"Personal charity that prioritises those we consider

Channel 4’s latest poverty porn makes entertainment out of a crisis

By Sian Norris

The Great Property Giveaway is the latest addition to Channel 4's raft of property shows – with a difference. Rather than Kirsty and Phil or Amanda Lamb showing well-heeled couples around luxury cottages, property developer Marco Robinson invites families affected by the housing crisis to tell him why they should be given a three-bedroomed house.

It sounds like the premise of an episode for Charlie Brooker's Black Mirror – families baring their souls, fears and traumas to then be rewarded with a home. In their press release, Channel 4 has labelled The Great Property Giveaway as a chance to "meet some of the families who have been most affected by the housing crisis […] [and] transform their lives forever."

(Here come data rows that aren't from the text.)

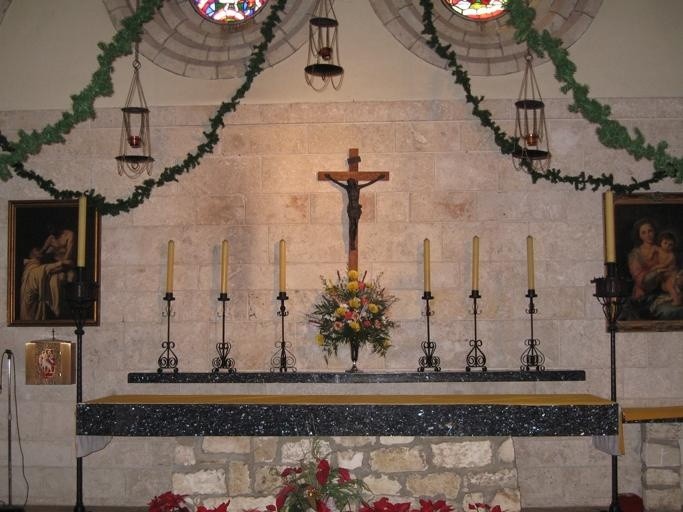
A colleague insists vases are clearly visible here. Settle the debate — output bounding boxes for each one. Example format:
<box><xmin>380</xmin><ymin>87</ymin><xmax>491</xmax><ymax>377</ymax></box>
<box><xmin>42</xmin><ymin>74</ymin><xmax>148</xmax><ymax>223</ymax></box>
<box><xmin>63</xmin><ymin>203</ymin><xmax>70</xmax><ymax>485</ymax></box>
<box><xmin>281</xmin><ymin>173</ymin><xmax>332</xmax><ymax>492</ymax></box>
<box><xmin>345</xmin><ymin>337</ymin><xmax>363</xmax><ymax>375</ymax></box>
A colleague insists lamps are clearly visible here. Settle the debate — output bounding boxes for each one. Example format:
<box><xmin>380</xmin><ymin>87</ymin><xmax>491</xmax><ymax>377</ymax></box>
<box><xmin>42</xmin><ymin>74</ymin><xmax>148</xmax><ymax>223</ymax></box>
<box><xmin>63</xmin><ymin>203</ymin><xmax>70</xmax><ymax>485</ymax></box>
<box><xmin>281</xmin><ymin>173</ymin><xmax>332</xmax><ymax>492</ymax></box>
<box><xmin>114</xmin><ymin>24</ymin><xmax>156</xmax><ymax>178</ymax></box>
<box><xmin>511</xmin><ymin>44</ymin><xmax>553</xmax><ymax>178</ymax></box>
<box><xmin>304</xmin><ymin>0</ymin><xmax>343</xmax><ymax>93</ymax></box>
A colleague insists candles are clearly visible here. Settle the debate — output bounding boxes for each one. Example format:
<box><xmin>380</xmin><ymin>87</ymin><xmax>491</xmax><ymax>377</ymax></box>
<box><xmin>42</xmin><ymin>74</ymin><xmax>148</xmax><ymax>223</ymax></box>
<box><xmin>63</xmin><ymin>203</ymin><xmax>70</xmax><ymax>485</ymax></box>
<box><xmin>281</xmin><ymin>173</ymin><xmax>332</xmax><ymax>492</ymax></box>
<box><xmin>604</xmin><ymin>189</ymin><xmax>617</xmax><ymax>265</ymax></box>
<box><xmin>424</xmin><ymin>237</ymin><xmax>430</xmax><ymax>293</ymax></box>
<box><xmin>472</xmin><ymin>235</ymin><xmax>480</xmax><ymax>291</ymax></box>
<box><xmin>278</xmin><ymin>238</ymin><xmax>286</xmax><ymax>294</ymax></box>
<box><xmin>166</xmin><ymin>239</ymin><xmax>175</xmax><ymax>295</ymax></box>
<box><xmin>527</xmin><ymin>236</ymin><xmax>534</xmax><ymax>291</ymax></box>
<box><xmin>77</xmin><ymin>192</ymin><xmax>88</xmax><ymax>266</ymax></box>
<box><xmin>221</xmin><ymin>239</ymin><xmax>227</xmax><ymax>294</ymax></box>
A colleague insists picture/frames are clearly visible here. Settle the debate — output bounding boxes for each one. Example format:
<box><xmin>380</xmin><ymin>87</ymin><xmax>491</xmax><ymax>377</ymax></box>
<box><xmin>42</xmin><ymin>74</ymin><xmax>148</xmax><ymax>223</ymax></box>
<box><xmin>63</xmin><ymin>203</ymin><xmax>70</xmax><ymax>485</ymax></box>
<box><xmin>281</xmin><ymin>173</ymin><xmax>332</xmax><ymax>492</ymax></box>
<box><xmin>7</xmin><ymin>198</ymin><xmax>99</xmax><ymax>326</ymax></box>
<box><xmin>603</xmin><ymin>193</ymin><xmax>683</xmax><ymax>333</ymax></box>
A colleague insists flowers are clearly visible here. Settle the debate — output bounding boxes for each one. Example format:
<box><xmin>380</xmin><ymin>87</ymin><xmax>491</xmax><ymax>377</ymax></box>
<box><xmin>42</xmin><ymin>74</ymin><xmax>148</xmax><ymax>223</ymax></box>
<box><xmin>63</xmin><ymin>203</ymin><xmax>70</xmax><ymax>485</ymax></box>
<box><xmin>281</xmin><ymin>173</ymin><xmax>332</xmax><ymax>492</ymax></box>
<box><xmin>265</xmin><ymin>412</ymin><xmax>375</xmax><ymax>512</ymax></box>
<box><xmin>304</xmin><ymin>265</ymin><xmax>401</xmax><ymax>363</ymax></box>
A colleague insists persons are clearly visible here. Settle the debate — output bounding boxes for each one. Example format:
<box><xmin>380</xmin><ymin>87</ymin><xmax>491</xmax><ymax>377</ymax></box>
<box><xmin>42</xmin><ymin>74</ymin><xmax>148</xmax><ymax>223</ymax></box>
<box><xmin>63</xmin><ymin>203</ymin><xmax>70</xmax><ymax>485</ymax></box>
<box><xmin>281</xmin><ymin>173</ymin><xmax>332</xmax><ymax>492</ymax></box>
<box><xmin>19</xmin><ymin>219</ymin><xmax>76</xmax><ymax>323</ymax></box>
<box><xmin>323</xmin><ymin>172</ymin><xmax>384</xmax><ymax>250</ymax></box>
<box><xmin>628</xmin><ymin>222</ymin><xmax>683</xmax><ymax>321</ymax></box>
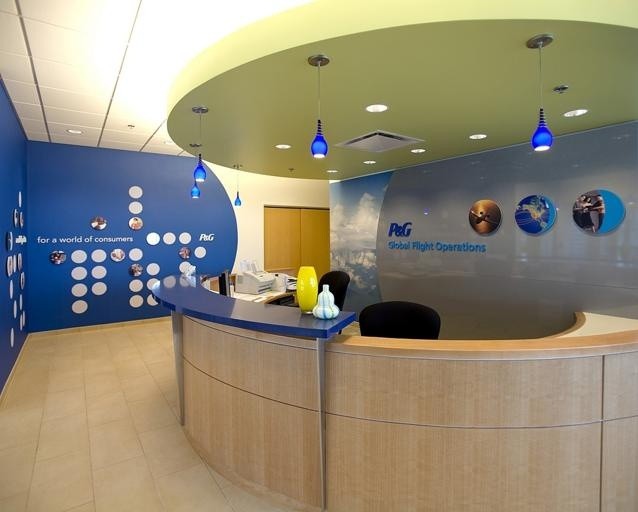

According to housing charity Shelter, every day in Britain 150 families become homeless. The number of homeless households in England has risen to more than 50,000 a year, and more than 2,000 people a year are sleeping rough. With homelessness rising, the need for affordable social housing is growing – but today in England more than 1.5 million households are waiting for a home. That’s an 81% increase in the last 20 years.

With The Great Property Giveaway, one of those 1.5 million households will now be given a home – but only once they prove to Marco Robinson why they deserve it.

The programme not only makes entertainment out of one of the worst social crises the UK has seen. It normalises the idea of the 'deserving and undeserving poor' – a concept which suggests some families living in poverty should be offered help while the rest can lump it.

The stigmatisation of poverty and the notion of the deserving versus undeserving poor has become more and more prevalent over the last seven years of austerity. Helped by former chancellor George Osborne's depictions of "shirkers versus strivers" and Nick Clegg's "alarm clock Britain", we have divided people living in poverty into those who are worthy of help, and those who are presumed to have brought poverty on themselves and therefore shouldn't receive support. This rhetoric has been used to justify devastating welfare cuts – including caps on in-work benefits and cuts to disability support –  which in turn have led to a rise in food bank use, homelessness, and child poverty.

For a glimpse into the impact of the deserving/undeserving rhetoric in action, look at the Grenfell Tower horror. The images of the burnt out building has brought into stark relief the terrible human cost of failing housing policy. But it didn't take long before the response to the tragedy demonstrated how far from compassion society has moved when it comes to helping Britain's most vulnerable.

Robinson grew up in poverty but "through hard work" he developed a portfolio of properties around the world. There is no doubt that his heart is in the right place. But his show simply makes more acceptable the idea that there are poor people who deserve poverty, and those who deserve help. The entire premise of the show involves pitching some of the poorest and most vulnerable people in the UK against one another, to prove who most "deserves" a basic human right many of us take for granted.

Programmes like this are a neoliberal dream. They promote the idea that it is not the state's responsibility to care for its neediest and most vulnerable. Instead, the job of distributing welfare and ending poverty moves from government to the individual. The show represents an ideological standpoint that says we should shrink the state in favour of personal charity to the "deserving" poor, while the poor should themselves take action to get out of poverty. In this case, that action is to go on TV. It's Thatcher's "no such thing as society" in HD with surround sound.

But personal charity that prioritises those we consider 'deserving' of help cannot be and never will be a solution to poverty and the housing crisis.

Of course, no one is suggesting that The Great Property Giveaway is replacing policy. It is just a TV show. But it represents a worrying trend at this moment of crisis that we should be challenging, not embracing. Its demand that poor people prove why they need a home embeds the idea that only some people are deserving of help, while others must remain without. And by perpetuating the idea that poverty is a matter of personal altruism and responsibility lets the government off the hook.